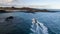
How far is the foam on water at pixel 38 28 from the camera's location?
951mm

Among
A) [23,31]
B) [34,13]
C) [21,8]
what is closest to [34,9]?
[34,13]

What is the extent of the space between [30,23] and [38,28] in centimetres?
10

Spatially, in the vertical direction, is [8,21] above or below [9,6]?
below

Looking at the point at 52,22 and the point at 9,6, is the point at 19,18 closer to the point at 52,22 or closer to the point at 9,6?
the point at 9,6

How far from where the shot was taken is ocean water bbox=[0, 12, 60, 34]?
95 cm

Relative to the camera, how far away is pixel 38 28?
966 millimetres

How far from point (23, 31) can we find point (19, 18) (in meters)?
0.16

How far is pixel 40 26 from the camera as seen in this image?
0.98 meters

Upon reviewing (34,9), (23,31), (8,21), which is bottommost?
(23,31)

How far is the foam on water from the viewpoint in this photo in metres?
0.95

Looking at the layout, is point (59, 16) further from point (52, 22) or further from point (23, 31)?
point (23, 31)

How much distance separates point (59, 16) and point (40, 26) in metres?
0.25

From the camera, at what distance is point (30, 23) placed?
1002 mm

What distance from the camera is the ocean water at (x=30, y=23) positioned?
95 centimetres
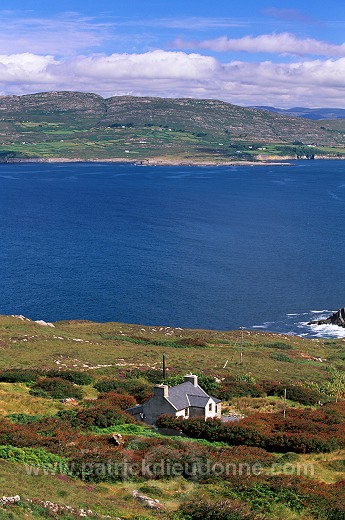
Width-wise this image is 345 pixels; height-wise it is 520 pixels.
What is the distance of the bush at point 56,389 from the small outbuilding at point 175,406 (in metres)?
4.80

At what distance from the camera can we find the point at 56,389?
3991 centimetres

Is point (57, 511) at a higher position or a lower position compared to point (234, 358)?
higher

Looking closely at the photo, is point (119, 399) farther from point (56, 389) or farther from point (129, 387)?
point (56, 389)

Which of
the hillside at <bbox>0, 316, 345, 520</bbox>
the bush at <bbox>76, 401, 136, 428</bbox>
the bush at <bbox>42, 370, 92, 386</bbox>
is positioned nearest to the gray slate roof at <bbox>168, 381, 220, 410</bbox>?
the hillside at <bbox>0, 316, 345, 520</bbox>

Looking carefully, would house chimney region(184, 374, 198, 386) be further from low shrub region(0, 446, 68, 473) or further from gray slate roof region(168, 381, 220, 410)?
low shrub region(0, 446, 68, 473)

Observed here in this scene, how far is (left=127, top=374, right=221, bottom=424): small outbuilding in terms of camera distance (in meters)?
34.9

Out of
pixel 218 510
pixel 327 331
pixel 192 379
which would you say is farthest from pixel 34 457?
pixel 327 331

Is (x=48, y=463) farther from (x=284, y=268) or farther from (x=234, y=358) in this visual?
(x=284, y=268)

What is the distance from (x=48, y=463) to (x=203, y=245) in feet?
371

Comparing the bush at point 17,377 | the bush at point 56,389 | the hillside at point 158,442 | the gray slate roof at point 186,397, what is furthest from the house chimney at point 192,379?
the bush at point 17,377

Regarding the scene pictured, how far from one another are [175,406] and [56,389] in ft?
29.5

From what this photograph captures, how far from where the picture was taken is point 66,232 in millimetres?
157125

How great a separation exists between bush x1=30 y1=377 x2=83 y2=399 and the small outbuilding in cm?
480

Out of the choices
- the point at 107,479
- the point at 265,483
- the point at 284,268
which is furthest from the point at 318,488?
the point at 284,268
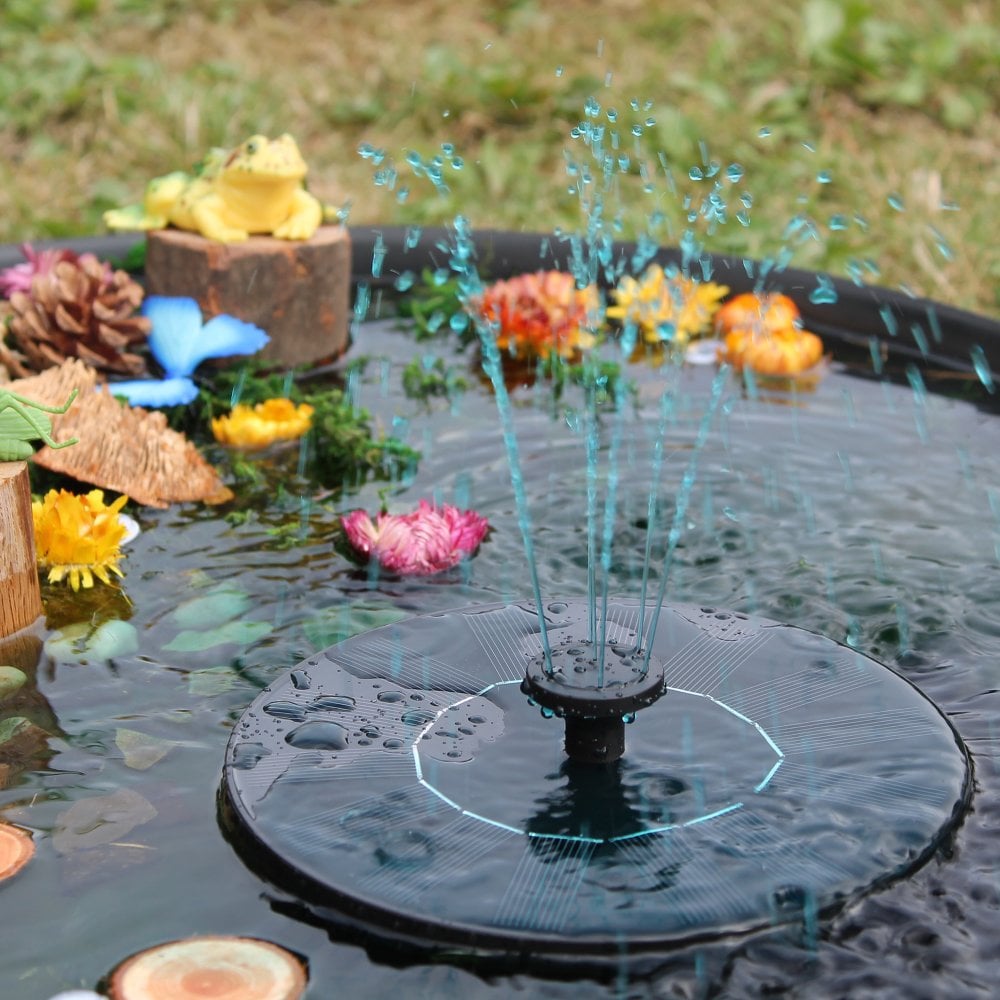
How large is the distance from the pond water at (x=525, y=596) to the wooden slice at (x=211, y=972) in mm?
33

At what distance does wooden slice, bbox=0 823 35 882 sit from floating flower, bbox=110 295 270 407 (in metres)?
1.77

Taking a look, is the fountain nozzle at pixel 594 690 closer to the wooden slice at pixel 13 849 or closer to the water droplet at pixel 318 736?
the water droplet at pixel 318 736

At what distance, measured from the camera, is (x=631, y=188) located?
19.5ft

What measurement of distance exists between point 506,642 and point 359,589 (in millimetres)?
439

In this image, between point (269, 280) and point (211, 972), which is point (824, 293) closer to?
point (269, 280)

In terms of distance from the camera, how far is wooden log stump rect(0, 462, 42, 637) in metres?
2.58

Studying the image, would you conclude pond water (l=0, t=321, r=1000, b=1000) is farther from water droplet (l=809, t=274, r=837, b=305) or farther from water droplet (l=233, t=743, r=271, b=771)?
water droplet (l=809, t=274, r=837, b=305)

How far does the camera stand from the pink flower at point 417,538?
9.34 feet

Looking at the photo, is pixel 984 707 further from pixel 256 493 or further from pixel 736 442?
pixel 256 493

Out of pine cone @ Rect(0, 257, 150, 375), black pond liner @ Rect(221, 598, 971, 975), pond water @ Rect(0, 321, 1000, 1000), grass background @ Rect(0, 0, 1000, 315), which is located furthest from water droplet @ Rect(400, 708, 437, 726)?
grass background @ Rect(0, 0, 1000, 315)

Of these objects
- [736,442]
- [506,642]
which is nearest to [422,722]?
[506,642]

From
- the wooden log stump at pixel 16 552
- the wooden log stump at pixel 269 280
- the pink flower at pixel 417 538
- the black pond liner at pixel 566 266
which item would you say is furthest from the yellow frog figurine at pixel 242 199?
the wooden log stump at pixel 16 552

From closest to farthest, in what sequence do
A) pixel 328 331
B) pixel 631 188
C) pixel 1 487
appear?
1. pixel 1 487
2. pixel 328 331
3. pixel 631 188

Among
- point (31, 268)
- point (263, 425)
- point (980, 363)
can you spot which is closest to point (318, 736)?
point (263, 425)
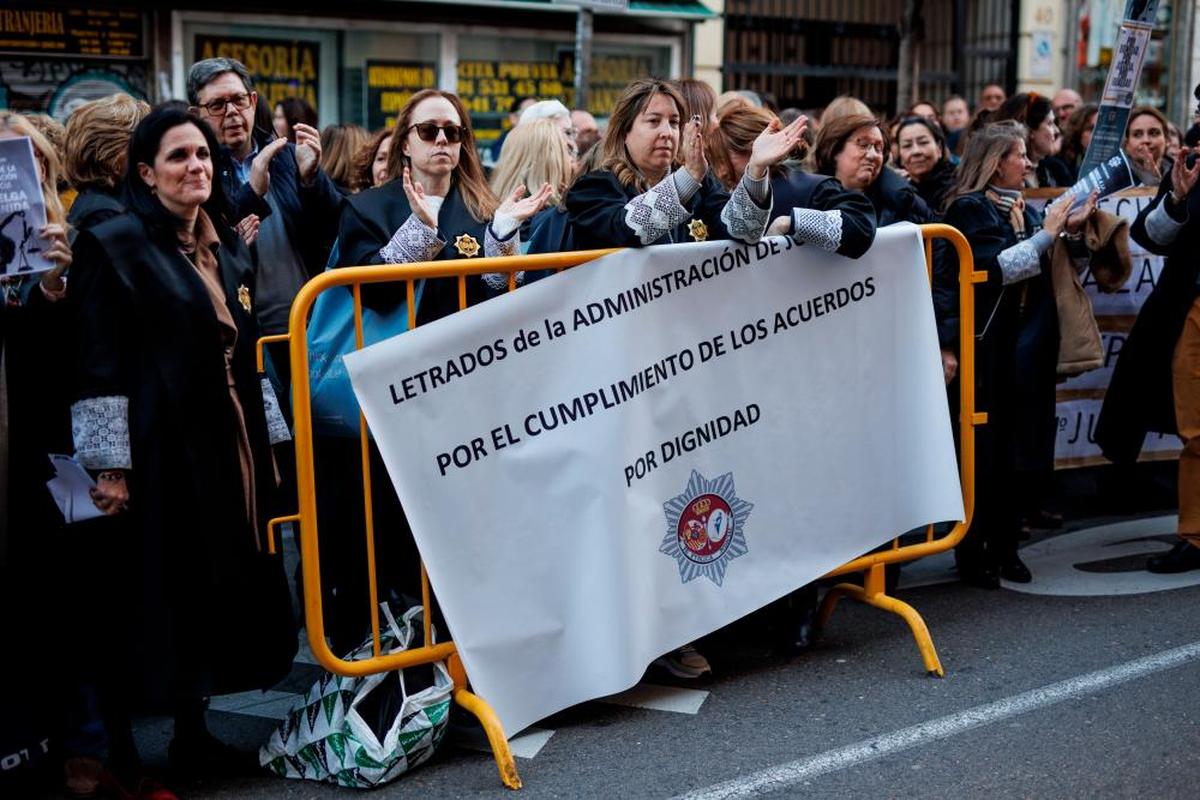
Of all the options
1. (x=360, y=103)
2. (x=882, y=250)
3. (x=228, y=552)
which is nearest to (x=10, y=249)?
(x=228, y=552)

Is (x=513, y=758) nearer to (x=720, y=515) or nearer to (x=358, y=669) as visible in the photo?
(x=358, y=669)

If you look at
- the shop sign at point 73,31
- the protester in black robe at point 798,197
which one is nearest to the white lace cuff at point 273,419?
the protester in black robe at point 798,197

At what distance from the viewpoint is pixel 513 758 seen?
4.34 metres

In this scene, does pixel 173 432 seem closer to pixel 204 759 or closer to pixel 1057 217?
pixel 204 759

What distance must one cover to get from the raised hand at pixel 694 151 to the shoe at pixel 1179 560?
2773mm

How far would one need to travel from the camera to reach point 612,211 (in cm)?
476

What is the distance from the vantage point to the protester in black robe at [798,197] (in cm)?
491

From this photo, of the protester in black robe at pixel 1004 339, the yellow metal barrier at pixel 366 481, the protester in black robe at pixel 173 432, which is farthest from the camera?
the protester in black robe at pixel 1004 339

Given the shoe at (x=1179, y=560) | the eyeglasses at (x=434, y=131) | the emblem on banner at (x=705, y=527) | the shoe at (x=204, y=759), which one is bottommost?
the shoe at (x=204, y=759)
══════
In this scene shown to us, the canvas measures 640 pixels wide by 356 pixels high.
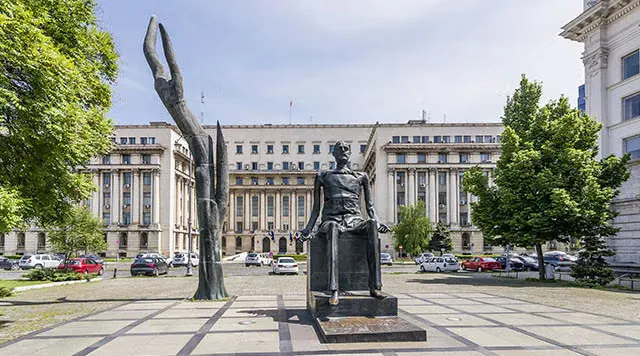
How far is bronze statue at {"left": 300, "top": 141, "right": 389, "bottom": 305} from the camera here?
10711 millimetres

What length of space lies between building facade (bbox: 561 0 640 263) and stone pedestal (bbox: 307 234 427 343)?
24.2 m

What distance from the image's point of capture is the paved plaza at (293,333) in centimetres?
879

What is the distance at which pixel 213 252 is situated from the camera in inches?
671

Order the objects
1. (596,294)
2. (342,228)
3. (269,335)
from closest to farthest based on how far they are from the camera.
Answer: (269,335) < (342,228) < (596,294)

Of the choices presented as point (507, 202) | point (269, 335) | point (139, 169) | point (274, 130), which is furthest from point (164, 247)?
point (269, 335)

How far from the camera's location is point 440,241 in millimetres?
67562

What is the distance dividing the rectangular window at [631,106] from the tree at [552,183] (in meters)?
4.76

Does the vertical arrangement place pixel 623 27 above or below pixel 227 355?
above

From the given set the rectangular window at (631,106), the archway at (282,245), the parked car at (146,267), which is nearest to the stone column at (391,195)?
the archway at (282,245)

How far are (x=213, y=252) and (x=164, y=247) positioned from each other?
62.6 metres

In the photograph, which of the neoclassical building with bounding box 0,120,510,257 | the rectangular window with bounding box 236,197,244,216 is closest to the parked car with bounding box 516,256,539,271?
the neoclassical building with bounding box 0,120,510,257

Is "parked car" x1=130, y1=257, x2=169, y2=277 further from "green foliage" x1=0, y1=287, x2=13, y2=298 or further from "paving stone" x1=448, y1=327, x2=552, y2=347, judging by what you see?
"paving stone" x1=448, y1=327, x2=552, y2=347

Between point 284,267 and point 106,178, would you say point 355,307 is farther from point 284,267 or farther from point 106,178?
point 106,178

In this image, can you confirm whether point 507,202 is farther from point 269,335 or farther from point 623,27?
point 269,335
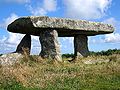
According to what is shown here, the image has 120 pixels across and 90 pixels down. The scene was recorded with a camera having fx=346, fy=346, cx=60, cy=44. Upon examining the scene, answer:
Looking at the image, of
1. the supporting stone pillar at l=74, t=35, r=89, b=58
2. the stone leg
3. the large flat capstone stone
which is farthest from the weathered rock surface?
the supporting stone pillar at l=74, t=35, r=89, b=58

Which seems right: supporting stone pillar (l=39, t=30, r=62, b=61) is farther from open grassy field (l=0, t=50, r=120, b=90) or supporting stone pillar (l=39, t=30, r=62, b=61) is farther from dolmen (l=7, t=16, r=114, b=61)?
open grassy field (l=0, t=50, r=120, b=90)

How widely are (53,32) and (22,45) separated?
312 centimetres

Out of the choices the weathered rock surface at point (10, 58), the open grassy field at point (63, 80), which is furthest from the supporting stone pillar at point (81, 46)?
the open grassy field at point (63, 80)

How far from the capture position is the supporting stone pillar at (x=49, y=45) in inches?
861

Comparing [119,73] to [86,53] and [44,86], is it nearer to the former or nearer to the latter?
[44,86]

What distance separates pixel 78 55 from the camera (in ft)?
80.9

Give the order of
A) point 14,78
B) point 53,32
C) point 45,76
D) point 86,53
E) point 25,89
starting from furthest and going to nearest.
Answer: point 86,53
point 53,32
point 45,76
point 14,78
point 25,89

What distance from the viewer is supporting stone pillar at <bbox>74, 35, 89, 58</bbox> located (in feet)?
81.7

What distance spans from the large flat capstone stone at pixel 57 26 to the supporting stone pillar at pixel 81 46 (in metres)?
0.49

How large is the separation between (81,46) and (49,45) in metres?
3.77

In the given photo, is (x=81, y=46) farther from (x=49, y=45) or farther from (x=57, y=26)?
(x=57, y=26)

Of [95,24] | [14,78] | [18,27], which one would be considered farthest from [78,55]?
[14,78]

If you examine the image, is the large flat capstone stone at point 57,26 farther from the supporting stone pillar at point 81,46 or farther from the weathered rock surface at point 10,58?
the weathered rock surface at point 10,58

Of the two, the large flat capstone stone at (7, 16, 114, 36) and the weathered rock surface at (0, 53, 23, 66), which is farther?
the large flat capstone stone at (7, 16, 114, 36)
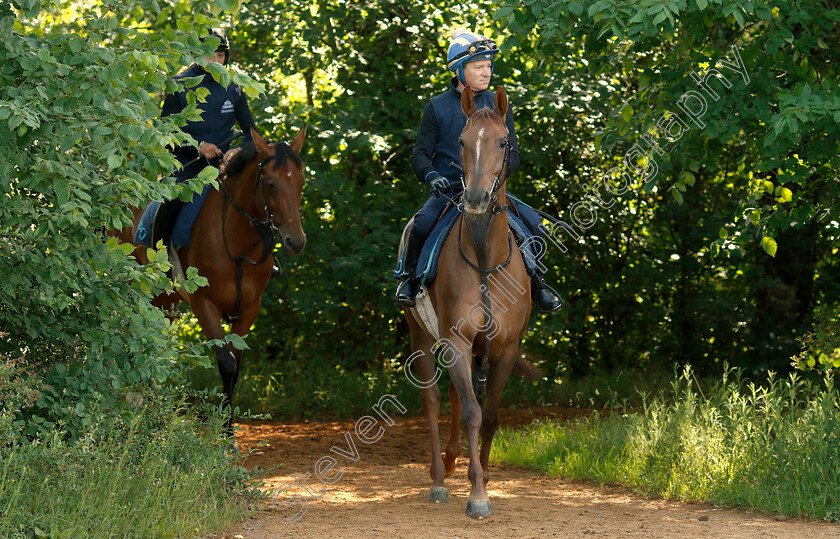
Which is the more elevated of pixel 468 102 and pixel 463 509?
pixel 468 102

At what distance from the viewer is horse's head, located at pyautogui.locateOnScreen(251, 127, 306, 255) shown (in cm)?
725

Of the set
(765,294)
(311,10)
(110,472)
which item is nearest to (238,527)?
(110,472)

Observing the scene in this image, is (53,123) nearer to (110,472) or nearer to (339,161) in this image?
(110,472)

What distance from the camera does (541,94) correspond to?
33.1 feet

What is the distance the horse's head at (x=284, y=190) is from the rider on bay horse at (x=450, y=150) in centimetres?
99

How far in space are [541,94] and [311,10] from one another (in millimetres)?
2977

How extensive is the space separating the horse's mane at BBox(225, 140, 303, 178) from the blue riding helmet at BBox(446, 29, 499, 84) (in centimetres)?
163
══════
Your goal:
Reproduce verbatim the lines of the records that begin at the line containing "How far is the foam on water at" and end with the line containing "95 centimetres", including both of those lines.

Worked answer:
How far is the foam on water at pixel 38 28 from the camera's location?
951mm

Among
A) [23,31]
B) [34,13]
C) [21,8]
what is closest to [34,9]?
[34,13]

What is the extent of the space between [30,23] and [38,28] in centimetres?
10

Spatially, in the vertical direction, is [8,21] above or below [9,6]?
below

Looking at the point at 52,22 and the point at 9,6, is the point at 19,18 closer to the point at 52,22 or closer to the point at 9,6?
the point at 9,6

How far from where the shot was taken is ocean water bbox=[0, 12, 60, 34]?
95 cm

Relative to the camera, how far away is pixel 38 28?
966 millimetres

How far from point (23, 31) can we find point (19, 18) (in meters)?
0.16

How far is pixel 40 26 from the camera as seen in this image?
0.98 meters

Upon reviewing (34,9), (23,31), (8,21), which is bottommost?
(23,31)

How far is the foam on water from the viewpoint in this photo in metres?
0.95

Looking at the layout, is point (59, 16) further from point (52, 22) or further from point (23, 31)?
point (23, 31)

How much distance separates point (59, 16) and point (40, 26) in metres?
0.25

From the camera, at what distance is point (30, 23) placed?
1002 mm

What distance from the camera is the ocean water at (x=30, y=23) positioned?
95 centimetres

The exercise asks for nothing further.